12. Persistence and user-managed state

Nighthawk does not define a built-in persistence or memory model.

If you want a long-lived object, define it yourself and bind it as an ordinary Python value. Because expression evaluation and assignment operate on step_locals, bound values behave like any other local: they can be read via expressions and mutated in-place via nh_eval.

12.1. Carry pattern

The carry pattern is an idiomatic use of read bindings for cross-block context continuity. Pass a mutable object (e.g., list[str]) as a read binding (<carry>) and instruct the LLM to mutate it in-place via nh_eval. Read bindings prevent rebinding, so the caller's reference is preserved while the object contents are updated.
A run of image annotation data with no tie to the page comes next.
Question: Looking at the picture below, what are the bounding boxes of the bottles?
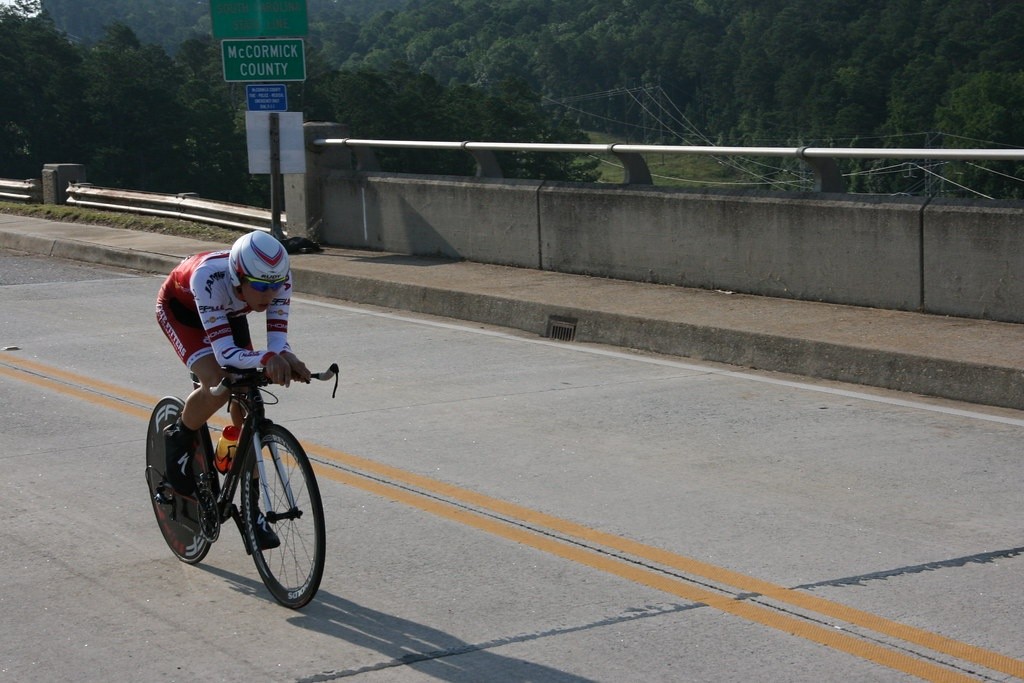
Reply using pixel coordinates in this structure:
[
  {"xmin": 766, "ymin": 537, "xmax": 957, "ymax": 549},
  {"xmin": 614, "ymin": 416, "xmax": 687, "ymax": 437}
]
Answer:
[{"xmin": 214, "ymin": 425, "xmax": 240, "ymax": 476}]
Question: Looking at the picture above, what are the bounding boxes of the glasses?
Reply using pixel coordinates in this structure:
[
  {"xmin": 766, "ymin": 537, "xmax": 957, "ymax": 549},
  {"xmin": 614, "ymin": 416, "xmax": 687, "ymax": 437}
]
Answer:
[{"xmin": 244, "ymin": 276, "xmax": 288, "ymax": 292}]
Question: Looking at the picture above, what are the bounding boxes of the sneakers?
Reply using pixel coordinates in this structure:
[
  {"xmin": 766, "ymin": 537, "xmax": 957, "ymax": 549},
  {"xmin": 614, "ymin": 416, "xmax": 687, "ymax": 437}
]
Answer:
[
  {"xmin": 240, "ymin": 510, "xmax": 281, "ymax": 549},
  {"xmin": 163, "ymin": 423, "xmax": 196, "ymax": 496}
]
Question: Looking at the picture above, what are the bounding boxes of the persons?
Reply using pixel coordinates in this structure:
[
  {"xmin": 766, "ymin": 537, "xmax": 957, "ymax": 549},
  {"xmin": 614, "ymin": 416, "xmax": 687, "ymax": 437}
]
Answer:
[{"xmin": 156, "ymin": 231, "xmax": 311, "ymax": 546}]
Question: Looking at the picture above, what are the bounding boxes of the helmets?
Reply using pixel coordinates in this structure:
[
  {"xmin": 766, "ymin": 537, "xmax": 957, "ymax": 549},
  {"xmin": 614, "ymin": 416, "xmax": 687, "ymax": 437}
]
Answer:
[{"xmin": 228, "ymin": 231, "xmax": 291, "ymax": 299}]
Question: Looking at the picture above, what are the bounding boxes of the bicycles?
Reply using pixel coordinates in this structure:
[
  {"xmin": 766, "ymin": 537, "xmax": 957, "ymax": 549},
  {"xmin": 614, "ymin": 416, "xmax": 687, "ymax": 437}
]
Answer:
[{"xmin": 145, "ymin": 363, "xmax": 339, "ymax": 609}]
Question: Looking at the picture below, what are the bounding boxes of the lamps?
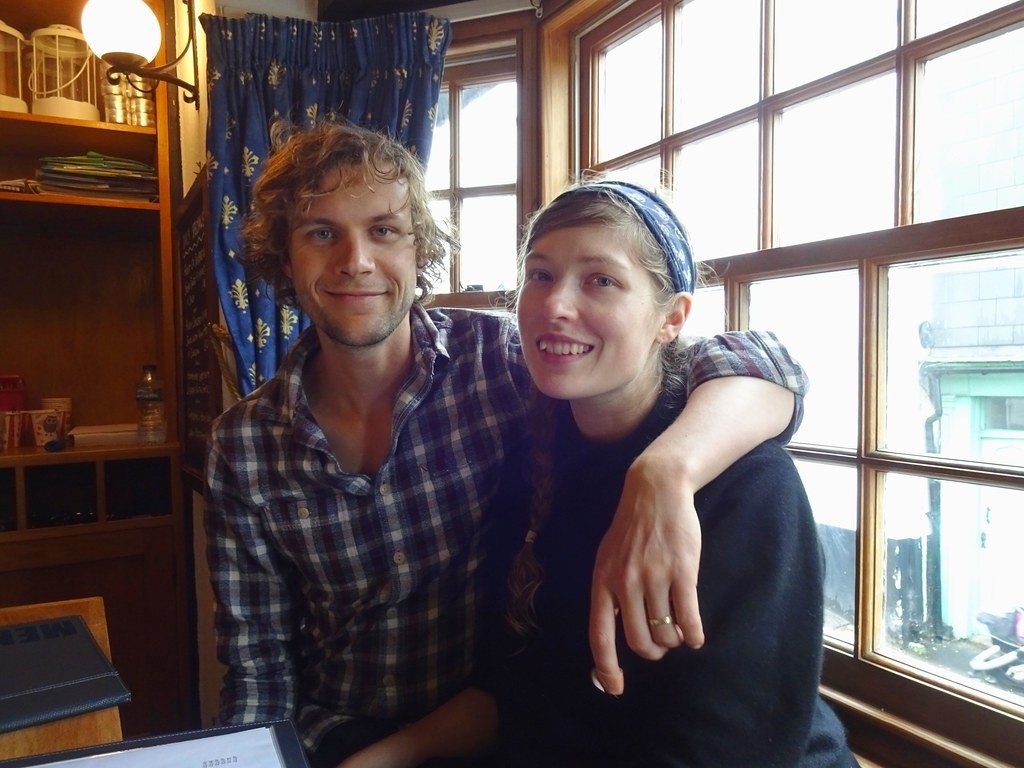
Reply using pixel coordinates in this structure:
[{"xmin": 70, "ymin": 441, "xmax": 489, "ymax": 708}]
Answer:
[{"xmin": 82, "ymin": 1, "xmax": 205, "ymax": 110}]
For practical examples and design tips, see Tutorial Section 5.

13. Error handling

Nighthawk defines a hierarchy of exceptions rooted at NighthawkError.

Exception hierarchy:

  • NighthawkError: Base class for all Nighthawk exceptions.
    • Raised when: runtime preconditions fail (e.g. no active run context, missing step executor).
  • NaturalParseError(NighthawkError): Natural block parsing or frontmatter parsing failed.
    • Raised when: the sentinel is missing, bindings are invalid, frontmatter YAML is malformed, or AST extraction fails.
  • ExecutionError(NighthawkError): Natural block execution failed.
    • Raised when: the LLM returns invalid JSON, an outcome kind is disallowed, return value validation fails, or raise outcome is triggered without a matching exception type.
  • ToolEvaluationError(NighthawkError): Expression evaluation inside a tool call failed.
    • Raised when: eval() raises during nh_eval or nh_assign expression evaluation.
  • ToolValidationError(NighthawkError): Type validation/coercion failed during nh_assign.
    • Raised when: the assigned value does not match the expected binding type.
  • ToolRegistrationError(NighthawkError): Tool registration failed.
    • Raised when: a tool name is invalid, or a name conflict occurs without overwrite=True.

All exceptions are surfaced as Python exceptions and can be caught with standard try/except.